***** PASSAGE FOR REVIEW
Jutho / TensorOperations.jl

Julia package for tensor contractions and related operations
https://jutho.github.io/TensorOperations.jl/stable/
Other
438 stars 55 forks source link

Bug in CUDA backend #151

Closed tjjarvinen closed 9 months ago

tjjarvinen commented 9 months ago
using TensorOperations
using cuTENSOR
using CUDA

n=6
m=3

p = CuArray( rand(n,n,n,m,m,m) )
v = similar(p)
t = CuArray( rand(n,n,m,m) ) 

@tensor v[-1,-2,-3,-4,-5,-6] = t[-1,1,-4,2] * t[-2,3,-5,4] * t[-3,5,-6,6] * p[1,3,5,2,4,6];

Produces (v4.0.6, CUDA v5.0.0, cuTENSOR v.1.2.0)

ERROR: ArgumentError: cannot convert to either a CPU or GPU pointer
Stacktrace:
  [1] unsafe_convert(#unused#::Type{PtrOrCuPtr{Nothing}}, val::StridedViews.StridedView{Float64, 6, CuArray{Float64, 6, CUDA.Mem.DeviceBuffer}, typeof(identity)})
    @ CUDA ~/.julia/packages/CUDA/nbRJk/src/pointer.jl:126
  [2] macro expansion
    @ ~/.julia/packages/cuTENSOR/saDTo/src/libcutensor.jl:390 [inlined]
  [3] (::cuTENSOR.var"#43#44"{Ptr{cuTENSOR.cutensorHandle_t}, StridedViews.StridedView{Float64, 6, CuArray{Float64, 6, CUDA.Mem.DeviceBuffer}, typeof(identity)}, cuTENSOR.CuTensorDescriptor, Base.RefValue{UInt32}})()
**********
PARTS OF THE EXERCISE:
1 - Write out the part of the bug report starting with "Closed tjjarvinen closed" and going on through "v = similar(p)".
2 - According to the error and stack trace in the bug report, why does the @tensor line fail?
Nothing in the records is needed here.
***** DATASET
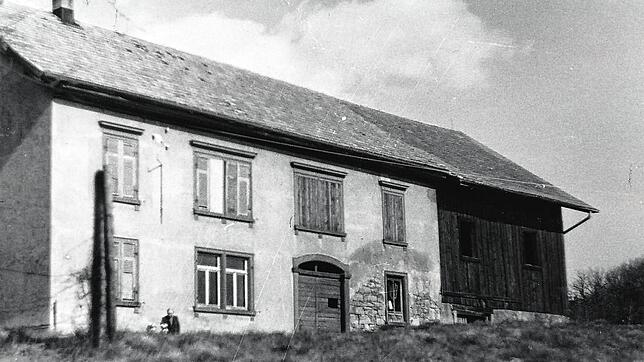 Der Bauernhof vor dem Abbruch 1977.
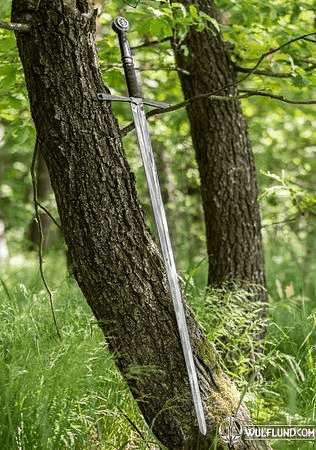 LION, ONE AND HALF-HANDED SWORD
**********
***** DATASET
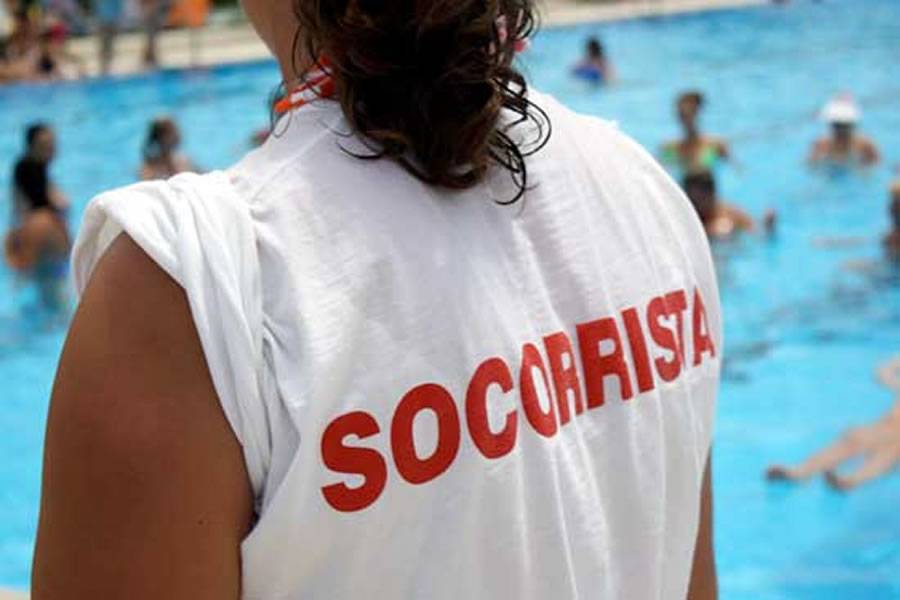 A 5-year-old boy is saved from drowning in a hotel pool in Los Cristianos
**********
***** DATASET
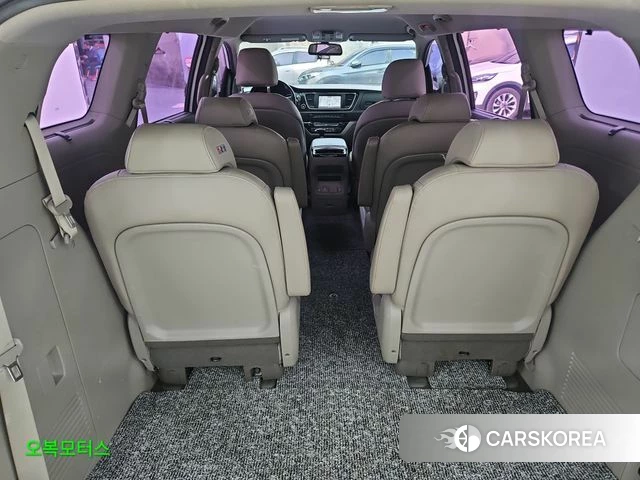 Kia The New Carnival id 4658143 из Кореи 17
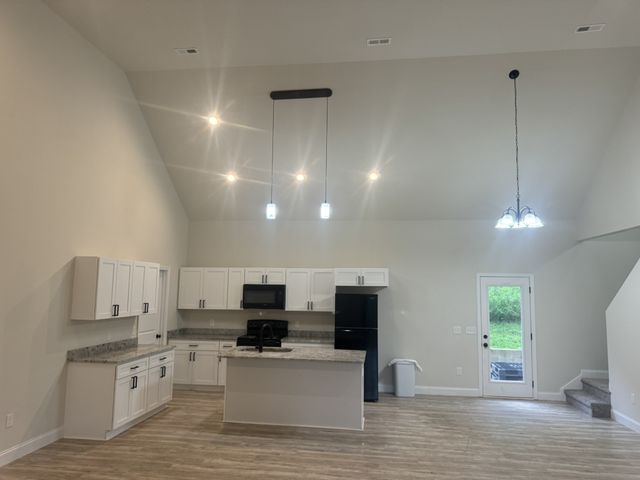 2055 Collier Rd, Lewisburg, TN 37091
**********
ANSWERS BY TASK:
1 -
Closed tjjarvinen closed 9 months ago

tjjarvinen commented 9 months ago
using TensorOperations
using cuTENSOR
using CUDA

n=6
m=3

p = CuArray( rand(n,n,n,m,m,m) )
v = similar(p)

2 - It fails with an ArgumentError raised by CUDA's unsafe_convert during the cuTENSOR call. The value passed in was a StridedView wrapping a CuArray of Float64, and it could not be converted to either a CPU or a GPU pointer.